◆ What is required ◆
Images in the records should be skipped while the rest is transcribed verbatim.

Records drawn from a dataset
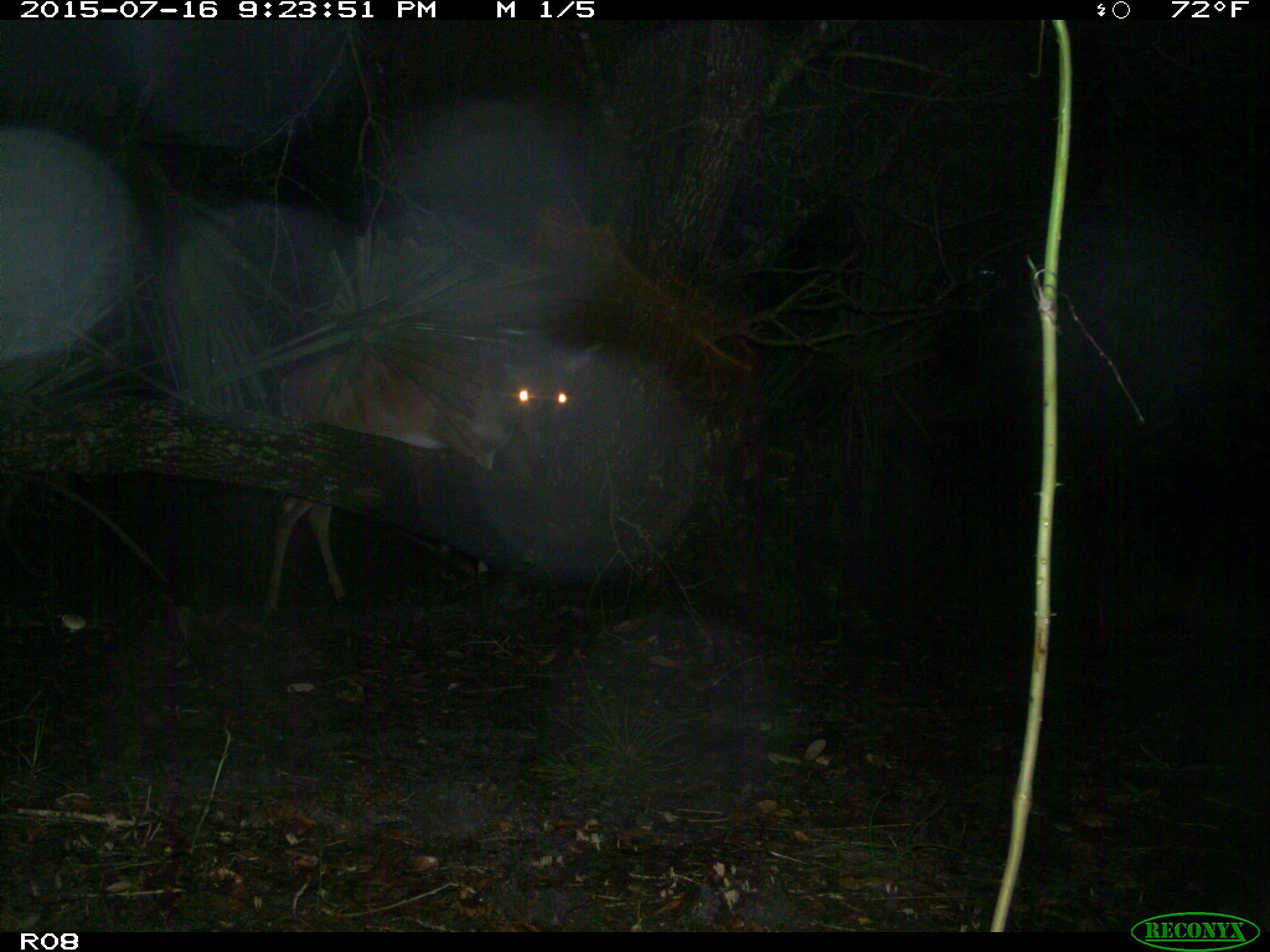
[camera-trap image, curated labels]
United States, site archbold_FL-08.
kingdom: Animalia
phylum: Chordata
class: Mammalia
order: Artiodactyla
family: Cervidae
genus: Odocoileus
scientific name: Odocoileus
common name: deer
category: unidentified deer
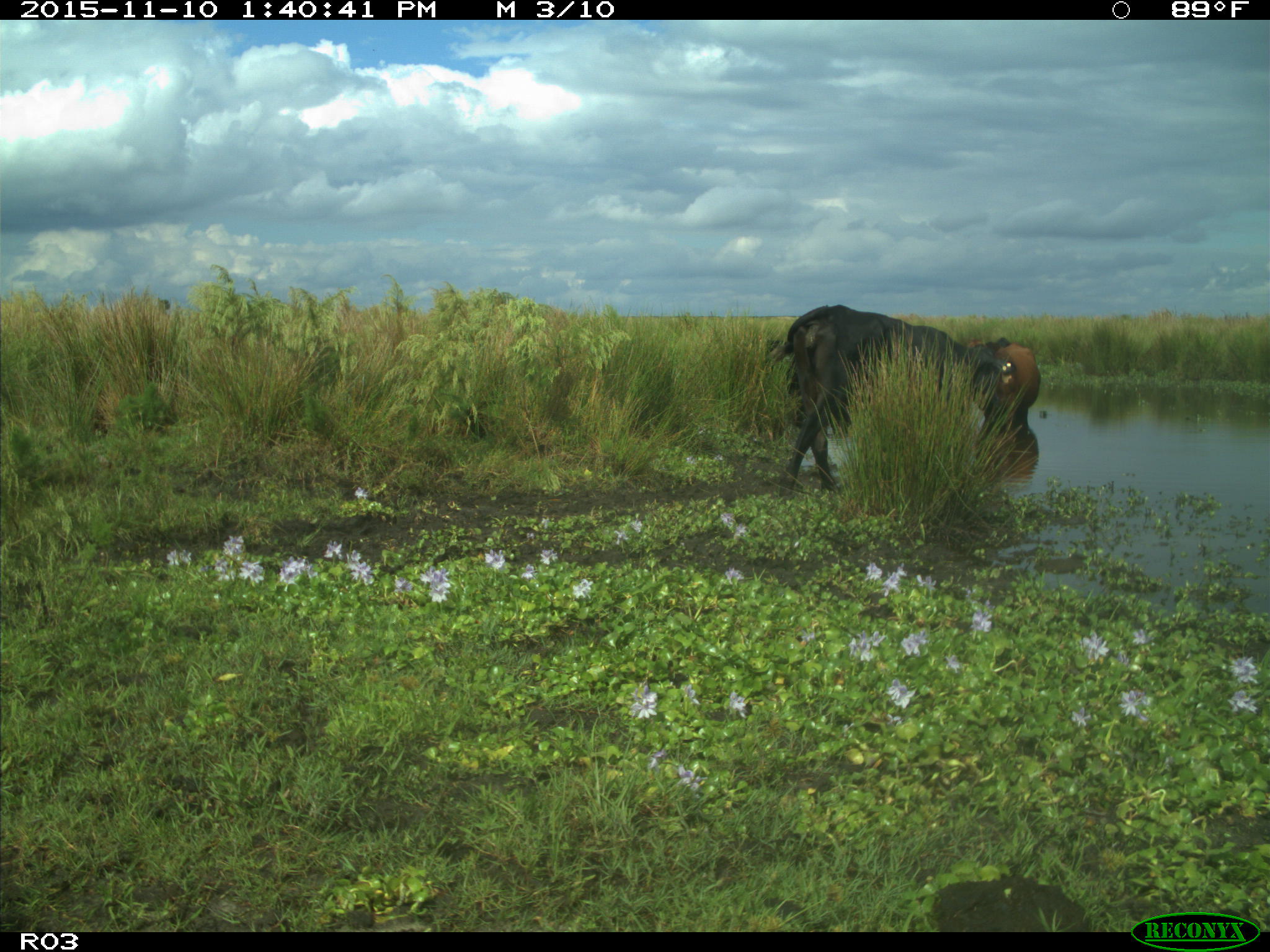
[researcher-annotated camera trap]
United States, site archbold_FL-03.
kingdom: Animalia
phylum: Chordata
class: Mammalia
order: Artiodactyla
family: Bovidae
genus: Bos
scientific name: Bos taurus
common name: domestic cow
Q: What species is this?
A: Bos taurus (domestic cow).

◆ Exercise answer ◆
[camera-trap image, curated labels]
United States, site archbold_FL-08.
kingdom: Animalia
phylum: Chordata
class: Mammalia
order: Artiodactyla
family: Cervidae
genus: Odocoileus
scientific name: Odocoileus
common name: deer
category: unidentified deer
[researcher-annotated camera trap]
United States, site archbold_FL-03.
kingdom: Animalia
phylum: Chordata
class: Mammalia
order: Artiodactyla
family: Bovidae
genus: Bos
scientific name: Bos taurus
common name: domestic cow
Q: What species is this?
A: Bos taurus (domestic cow).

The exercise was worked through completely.